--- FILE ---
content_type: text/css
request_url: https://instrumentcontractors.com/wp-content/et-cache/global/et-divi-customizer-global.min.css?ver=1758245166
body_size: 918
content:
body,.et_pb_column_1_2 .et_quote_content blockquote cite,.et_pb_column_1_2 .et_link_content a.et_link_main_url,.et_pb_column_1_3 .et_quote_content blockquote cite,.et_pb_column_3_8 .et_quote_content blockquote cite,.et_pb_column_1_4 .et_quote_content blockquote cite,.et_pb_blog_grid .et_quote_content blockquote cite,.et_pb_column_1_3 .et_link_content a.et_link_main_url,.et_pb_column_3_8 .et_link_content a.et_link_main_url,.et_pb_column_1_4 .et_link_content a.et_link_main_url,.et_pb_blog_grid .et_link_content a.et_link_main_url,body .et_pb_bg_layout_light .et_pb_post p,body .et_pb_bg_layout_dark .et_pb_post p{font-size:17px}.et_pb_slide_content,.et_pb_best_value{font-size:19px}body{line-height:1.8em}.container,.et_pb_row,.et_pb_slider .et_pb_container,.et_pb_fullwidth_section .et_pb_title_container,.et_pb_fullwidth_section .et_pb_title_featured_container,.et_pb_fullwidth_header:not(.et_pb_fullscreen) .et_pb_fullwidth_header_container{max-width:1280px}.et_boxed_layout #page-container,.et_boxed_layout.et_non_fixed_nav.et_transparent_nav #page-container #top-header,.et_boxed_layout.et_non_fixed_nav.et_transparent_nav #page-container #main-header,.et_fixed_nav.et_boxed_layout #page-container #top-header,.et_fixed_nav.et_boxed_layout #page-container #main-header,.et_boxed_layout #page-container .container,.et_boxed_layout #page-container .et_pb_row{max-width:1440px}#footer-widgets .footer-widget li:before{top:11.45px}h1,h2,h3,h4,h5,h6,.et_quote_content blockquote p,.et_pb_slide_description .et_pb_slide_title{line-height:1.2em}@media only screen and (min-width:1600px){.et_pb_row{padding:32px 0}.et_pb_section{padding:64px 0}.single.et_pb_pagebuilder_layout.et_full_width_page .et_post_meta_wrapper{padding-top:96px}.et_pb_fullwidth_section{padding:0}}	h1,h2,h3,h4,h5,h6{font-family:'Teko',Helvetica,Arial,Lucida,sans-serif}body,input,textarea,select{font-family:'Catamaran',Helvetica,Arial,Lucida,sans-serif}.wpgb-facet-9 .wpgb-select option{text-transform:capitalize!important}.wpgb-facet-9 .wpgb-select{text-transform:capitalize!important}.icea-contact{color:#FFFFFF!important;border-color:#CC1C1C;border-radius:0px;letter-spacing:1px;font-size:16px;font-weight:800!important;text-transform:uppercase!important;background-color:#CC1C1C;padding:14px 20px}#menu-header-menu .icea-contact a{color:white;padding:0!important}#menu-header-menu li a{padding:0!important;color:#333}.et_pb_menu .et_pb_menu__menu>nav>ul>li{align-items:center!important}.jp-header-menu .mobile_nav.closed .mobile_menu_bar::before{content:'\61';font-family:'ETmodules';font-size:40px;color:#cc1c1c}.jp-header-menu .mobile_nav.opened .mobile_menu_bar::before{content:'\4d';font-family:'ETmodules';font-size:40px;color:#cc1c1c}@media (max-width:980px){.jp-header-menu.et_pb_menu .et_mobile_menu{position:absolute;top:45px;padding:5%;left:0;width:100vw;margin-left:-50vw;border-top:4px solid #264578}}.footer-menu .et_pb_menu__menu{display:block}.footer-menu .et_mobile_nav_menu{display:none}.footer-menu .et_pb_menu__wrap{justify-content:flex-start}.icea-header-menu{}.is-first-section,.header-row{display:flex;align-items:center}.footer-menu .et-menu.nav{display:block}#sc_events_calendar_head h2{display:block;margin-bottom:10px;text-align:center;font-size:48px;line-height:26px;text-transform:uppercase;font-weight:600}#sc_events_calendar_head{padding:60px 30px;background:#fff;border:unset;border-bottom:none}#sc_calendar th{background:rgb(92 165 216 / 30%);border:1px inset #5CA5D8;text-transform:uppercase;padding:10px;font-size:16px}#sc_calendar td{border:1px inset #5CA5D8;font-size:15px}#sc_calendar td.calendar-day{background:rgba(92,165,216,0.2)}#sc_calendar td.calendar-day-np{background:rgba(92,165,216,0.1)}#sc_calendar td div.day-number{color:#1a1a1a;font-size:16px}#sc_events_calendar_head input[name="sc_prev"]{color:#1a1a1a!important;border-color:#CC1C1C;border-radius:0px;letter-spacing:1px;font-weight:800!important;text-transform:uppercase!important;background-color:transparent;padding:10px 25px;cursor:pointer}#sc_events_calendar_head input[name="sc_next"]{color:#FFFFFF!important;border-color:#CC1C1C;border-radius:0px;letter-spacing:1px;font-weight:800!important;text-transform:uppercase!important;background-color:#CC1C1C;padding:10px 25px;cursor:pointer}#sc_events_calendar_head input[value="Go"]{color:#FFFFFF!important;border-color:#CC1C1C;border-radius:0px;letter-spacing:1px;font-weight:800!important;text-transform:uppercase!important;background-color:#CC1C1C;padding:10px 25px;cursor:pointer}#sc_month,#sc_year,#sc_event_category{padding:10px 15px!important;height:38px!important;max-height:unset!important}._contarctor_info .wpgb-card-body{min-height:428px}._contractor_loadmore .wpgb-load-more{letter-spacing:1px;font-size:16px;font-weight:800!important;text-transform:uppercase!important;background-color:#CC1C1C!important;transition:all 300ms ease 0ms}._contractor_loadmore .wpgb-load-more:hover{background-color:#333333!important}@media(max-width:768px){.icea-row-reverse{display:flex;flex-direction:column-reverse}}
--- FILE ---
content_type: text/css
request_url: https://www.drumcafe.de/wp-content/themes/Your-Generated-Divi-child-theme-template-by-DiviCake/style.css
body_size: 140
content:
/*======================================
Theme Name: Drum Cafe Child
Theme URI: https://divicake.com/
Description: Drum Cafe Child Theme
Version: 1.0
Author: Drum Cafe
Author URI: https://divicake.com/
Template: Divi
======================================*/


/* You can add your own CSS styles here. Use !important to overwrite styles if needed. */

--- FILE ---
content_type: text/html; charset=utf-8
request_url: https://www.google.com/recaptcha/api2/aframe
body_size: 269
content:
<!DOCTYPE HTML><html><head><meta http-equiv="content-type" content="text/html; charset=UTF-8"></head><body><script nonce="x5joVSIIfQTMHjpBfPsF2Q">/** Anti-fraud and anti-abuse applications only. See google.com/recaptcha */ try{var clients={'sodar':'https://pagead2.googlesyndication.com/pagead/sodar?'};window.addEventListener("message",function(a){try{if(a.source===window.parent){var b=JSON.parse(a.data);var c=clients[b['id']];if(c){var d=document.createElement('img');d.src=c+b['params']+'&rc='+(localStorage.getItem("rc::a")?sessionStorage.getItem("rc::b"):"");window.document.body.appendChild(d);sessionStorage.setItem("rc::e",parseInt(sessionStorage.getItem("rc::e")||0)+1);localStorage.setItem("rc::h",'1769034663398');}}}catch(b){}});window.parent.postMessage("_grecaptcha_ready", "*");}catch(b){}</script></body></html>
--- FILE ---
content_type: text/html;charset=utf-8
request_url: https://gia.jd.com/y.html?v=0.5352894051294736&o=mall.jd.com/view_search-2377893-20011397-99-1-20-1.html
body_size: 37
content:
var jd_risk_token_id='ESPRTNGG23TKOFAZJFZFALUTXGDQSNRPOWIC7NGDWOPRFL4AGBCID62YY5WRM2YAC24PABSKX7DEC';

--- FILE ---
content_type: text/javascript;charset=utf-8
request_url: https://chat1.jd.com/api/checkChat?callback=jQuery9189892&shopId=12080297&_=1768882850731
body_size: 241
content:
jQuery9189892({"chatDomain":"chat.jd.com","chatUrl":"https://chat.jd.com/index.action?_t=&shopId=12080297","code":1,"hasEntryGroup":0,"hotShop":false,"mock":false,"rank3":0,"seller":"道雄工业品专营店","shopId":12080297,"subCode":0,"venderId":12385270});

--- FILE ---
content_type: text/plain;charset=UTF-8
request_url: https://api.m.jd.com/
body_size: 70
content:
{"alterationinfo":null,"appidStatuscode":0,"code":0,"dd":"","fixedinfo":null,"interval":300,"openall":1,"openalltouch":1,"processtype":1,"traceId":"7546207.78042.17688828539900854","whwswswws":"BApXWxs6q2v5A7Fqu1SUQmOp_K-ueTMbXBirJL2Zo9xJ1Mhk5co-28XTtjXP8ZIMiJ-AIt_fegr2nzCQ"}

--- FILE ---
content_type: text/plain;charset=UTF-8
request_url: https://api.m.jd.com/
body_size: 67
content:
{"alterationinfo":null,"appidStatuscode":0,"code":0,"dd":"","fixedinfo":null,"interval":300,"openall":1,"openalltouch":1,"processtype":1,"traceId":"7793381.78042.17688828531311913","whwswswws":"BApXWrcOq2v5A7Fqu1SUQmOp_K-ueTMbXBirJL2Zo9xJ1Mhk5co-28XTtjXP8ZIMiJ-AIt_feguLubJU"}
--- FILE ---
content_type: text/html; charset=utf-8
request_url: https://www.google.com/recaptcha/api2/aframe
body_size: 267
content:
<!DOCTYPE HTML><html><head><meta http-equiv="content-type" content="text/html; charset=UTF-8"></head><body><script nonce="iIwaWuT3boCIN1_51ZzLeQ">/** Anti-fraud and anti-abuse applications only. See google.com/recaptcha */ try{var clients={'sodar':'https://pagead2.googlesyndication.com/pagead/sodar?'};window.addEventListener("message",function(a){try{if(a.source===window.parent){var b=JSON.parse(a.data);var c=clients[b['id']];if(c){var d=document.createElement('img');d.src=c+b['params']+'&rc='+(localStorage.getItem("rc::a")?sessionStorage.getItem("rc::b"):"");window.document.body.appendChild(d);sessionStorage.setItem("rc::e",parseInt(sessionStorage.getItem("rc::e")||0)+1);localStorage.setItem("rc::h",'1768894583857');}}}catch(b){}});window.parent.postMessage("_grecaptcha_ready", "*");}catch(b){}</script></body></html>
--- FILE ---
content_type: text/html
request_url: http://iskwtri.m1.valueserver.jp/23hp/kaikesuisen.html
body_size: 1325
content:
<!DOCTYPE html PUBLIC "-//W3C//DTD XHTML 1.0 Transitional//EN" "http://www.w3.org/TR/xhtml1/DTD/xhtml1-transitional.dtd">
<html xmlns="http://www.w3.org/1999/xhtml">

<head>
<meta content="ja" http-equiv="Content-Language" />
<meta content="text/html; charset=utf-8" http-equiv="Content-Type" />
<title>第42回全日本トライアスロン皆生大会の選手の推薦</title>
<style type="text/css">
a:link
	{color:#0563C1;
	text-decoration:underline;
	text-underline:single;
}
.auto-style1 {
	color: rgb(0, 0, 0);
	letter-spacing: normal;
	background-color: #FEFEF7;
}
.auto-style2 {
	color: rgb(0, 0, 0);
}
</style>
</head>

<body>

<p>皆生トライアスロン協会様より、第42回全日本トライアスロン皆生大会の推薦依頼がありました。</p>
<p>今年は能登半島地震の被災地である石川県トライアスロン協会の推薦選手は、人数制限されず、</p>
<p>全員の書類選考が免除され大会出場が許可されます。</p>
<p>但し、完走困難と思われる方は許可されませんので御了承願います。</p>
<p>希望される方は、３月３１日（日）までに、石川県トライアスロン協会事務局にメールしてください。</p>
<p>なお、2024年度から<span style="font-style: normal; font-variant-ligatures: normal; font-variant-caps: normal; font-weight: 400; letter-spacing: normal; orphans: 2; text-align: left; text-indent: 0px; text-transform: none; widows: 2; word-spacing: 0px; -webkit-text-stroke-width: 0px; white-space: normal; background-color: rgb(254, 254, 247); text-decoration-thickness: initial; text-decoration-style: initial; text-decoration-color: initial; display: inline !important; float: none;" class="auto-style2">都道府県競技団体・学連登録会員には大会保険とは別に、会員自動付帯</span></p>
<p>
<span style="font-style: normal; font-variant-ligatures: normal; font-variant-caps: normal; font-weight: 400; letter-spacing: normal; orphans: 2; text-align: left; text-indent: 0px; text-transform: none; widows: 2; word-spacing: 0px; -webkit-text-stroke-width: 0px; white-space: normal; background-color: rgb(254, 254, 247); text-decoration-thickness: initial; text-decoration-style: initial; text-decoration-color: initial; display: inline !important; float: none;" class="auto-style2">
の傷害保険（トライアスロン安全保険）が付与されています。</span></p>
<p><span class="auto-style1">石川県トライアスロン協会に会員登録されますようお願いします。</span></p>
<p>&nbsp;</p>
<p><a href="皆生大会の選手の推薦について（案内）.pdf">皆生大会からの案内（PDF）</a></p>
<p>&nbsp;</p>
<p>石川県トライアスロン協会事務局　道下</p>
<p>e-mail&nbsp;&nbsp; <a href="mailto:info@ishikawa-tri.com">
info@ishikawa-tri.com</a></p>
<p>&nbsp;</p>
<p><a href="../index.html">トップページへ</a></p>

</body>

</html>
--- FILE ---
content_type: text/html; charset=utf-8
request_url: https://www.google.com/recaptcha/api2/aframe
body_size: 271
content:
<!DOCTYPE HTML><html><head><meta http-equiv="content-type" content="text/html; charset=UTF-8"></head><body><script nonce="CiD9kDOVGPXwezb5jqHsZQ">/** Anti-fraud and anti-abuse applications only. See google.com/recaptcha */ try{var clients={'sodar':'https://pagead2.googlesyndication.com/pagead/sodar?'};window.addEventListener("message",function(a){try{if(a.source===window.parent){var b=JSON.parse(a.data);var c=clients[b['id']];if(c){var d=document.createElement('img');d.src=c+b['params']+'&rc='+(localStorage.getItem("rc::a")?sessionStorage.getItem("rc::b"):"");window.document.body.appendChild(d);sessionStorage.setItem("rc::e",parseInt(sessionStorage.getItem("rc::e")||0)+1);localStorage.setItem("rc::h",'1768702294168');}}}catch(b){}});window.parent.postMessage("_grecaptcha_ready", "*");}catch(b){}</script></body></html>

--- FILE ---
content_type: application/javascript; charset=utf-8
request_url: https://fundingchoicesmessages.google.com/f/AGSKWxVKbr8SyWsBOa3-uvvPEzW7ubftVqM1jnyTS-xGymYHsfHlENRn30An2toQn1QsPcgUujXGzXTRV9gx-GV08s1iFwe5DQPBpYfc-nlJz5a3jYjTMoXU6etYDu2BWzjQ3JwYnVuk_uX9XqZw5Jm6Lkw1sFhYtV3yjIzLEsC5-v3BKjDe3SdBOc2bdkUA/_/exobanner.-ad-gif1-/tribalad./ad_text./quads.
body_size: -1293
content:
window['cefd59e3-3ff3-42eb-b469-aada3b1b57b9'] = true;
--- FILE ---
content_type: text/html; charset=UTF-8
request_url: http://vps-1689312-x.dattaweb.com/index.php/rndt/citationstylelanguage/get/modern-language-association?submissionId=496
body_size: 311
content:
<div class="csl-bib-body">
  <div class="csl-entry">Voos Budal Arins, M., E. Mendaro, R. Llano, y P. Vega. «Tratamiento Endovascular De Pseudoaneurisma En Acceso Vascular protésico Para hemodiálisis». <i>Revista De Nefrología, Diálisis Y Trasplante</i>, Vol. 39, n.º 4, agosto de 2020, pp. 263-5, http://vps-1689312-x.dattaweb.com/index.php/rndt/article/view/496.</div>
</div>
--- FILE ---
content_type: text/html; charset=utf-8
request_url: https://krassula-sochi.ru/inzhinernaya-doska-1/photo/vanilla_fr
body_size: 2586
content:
--- --- ---
Please report the number of lines in the data that include "indent", with no other words.

*Exercise result*
2